By Chloe Trofatter
Capital News Service
Fifteen years ago, Michigan’s first electric hybrid bus was unveiled in Traverse City.
Early editions of those buses proved unreliable. But with the return of the wave of electrification in 2021, has anything changed?
State transit authorities are cautiously optimistic, but trust in technology remains a barrier to the incorporation of electric buses into fleets, according to Jean Ruestman, the administrator of the Office of Passenger Transportation in the Michigan Department of Transportation (MDOT).
“There is risk in implementing new technology,” Ruestman said. “There is still fear regarding how batteries will operate in the cold weather and on rough roads found in our rural areas.”
“Like all new technologies, there are drawbacks. But necessity is the mother of innovation,” said Maureen Marshall, the Midwest regional director of CALSTART. The California-based nonprofit works with businesses and governments to develop clean transportation systems.
The organization is partnering with MDOT to provide guidance in choosing the best use, infrastructure and locations for electric buses across the state.
As more transit agencies switch, the Benzie Transport Authority is waiting for the right product and time, according to Executive Director Bill Kennis.
“We hope in the next six months to a year to be able to purchase two or three vehicles,” he said. “We’re very excited about it, but we want to be good stewards with the public’s money as well.”
The largest drawback, according to Kennis, is the limited range of the battery-powered buses that are currently available.
“They might go a hundred miles and need to be charged. That’s not going to get us through a work day,” he said.
For now, Benzie Bus prides itself on its use of propane to power 90% of its fleet.
“The cool thing about propane is that it is plentiful, so the cost is always very low, and it burns cleaner,” Kennis said.
The Benzie authority was one of six Michigan transit agencies to receive funding for electric buses and charging stations from the Federal Transit Administration’s Low or No Emission program.
Others include the Clare County Transit Corp. and the Capital Area Transportation Authority in Lansing.

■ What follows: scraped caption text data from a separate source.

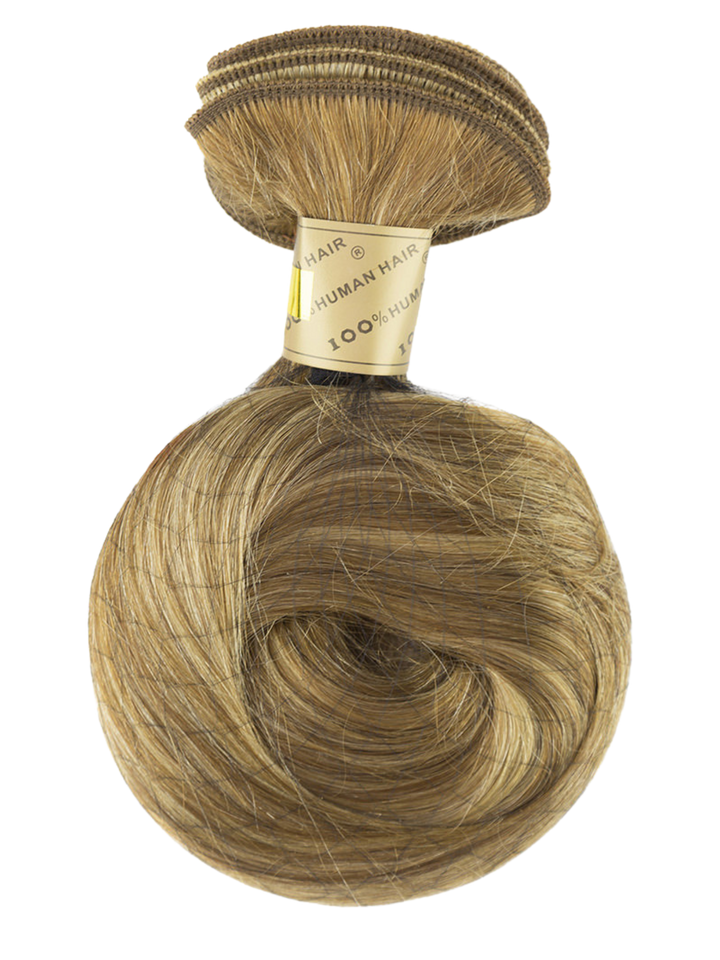 Machine Tied Weft - Body Wave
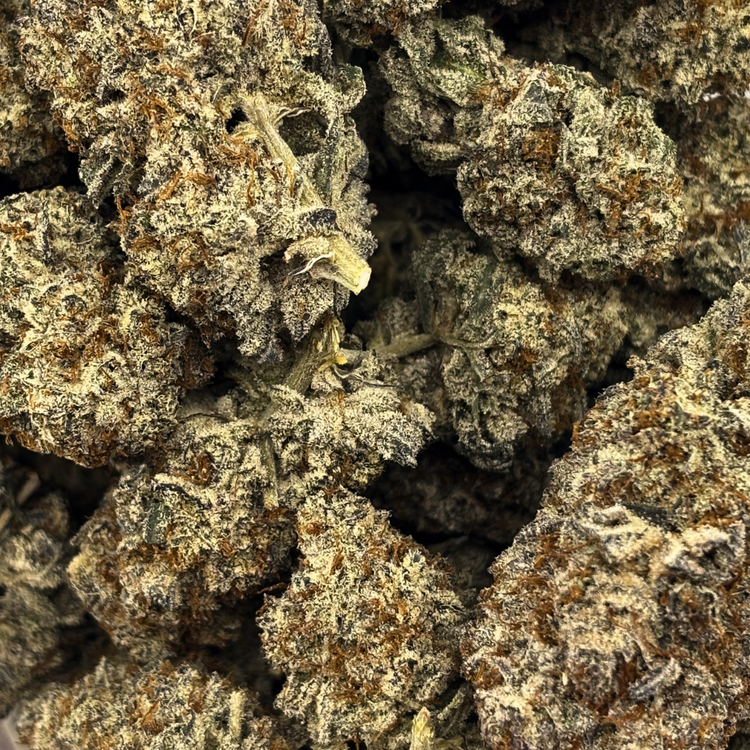 Mandarin Cookies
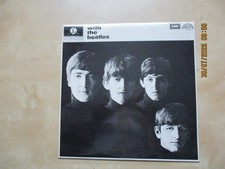 The beatles with gebraucht kaufen  Ronneburg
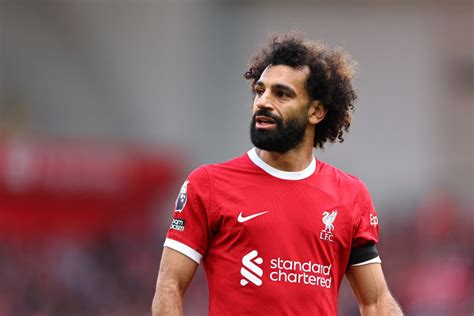 ‘hes A Great Player Mohamed Salah Says Hed Absolutely Love To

The grant gives them three years to identify and purchase the vehicles, according to Kennis.
Kalamazoo Public Schools has had its electric bus for about a year. But because of the nontraditional school year, it hasn’t been able to draw many comparisons with its diesel fleet, according to Mike Smith, the district’s maintenance and transportation supervisor.
The district received funding for its bus after the Volkswagen emissions scandal, or “Dieselgate,” broke in 2015.
The Environmental Protection Agency found that Volkswagen had sold more than 500,000 vehicles with the promise that they were “green” and “low emission.”
In 2017, the company pleaded guilty and agreed to pay $4.3 billion in criminal and civil penalties. $2 billion of that was allocated to a national initiative to fund electric buses and infrastructure.
Kalamazoo Public Schools received enough money to offset the cost of its one electric bus.
“We got a $300,000 bus for $100,000, about the price of a normal bus,” Smith said.
Prior to the COVID-19 pandemic and the shutdown of schools, the bus had its own standard route and completed it daily, like any other bus.
There was a small learning curve, because the layout of the bus is slightly different than its diesel counterparts, according to Smith.
Still, the district looks forward to the predicted savings in maintenance costs, Smith said.
“There’s pros and cons, I think. As we get to using it more and more, we’ll sort of learn what they are,” he said.
Federal commitments to the electrification of public transport have reawakened a national movement to phase out diesel buses, said Christy Veeder, the national program director of Jobs to Move America, a California-based nonprofit organization that wants to root economic development in social justice.
The Biden administration’s American Jobs Plan would double federal spending on public transit and promises to electrify 50,000 diesel transit vehicles.
Bills have been introduced in Congress boosting electric transport.
The CLEAN Future Act from the House Energy and Commerce Committee would commit $25 billion to electric school buses and charging stations.
The BUILD GREEN Act, which would allocate $500 billion over the course of 10 years to electric transit, was introduced to the House by U.S. Rep. Andy Levin, D-Bloomfield Township. U.S. Rep. Rashida Tlaib, D-Detroit, is also a cosponsor.
Jobs to Move America supports the switch to electric buses, not just because of reduced carbon emissions and independence from fossil fuels, but also the negative impacts of diesel buses on occupational and societal health.
Veeder said noise and air pollution from diesel vehicles can harm neighborhoods near bus yards and heavily traveled roads.
Those neighborhoods are disproportionately low-income and communities of color, she said.
Switching to electric buses will improve public health and promote diversity and inclusion in the movement towards renewable energy and electric vehicles, she said.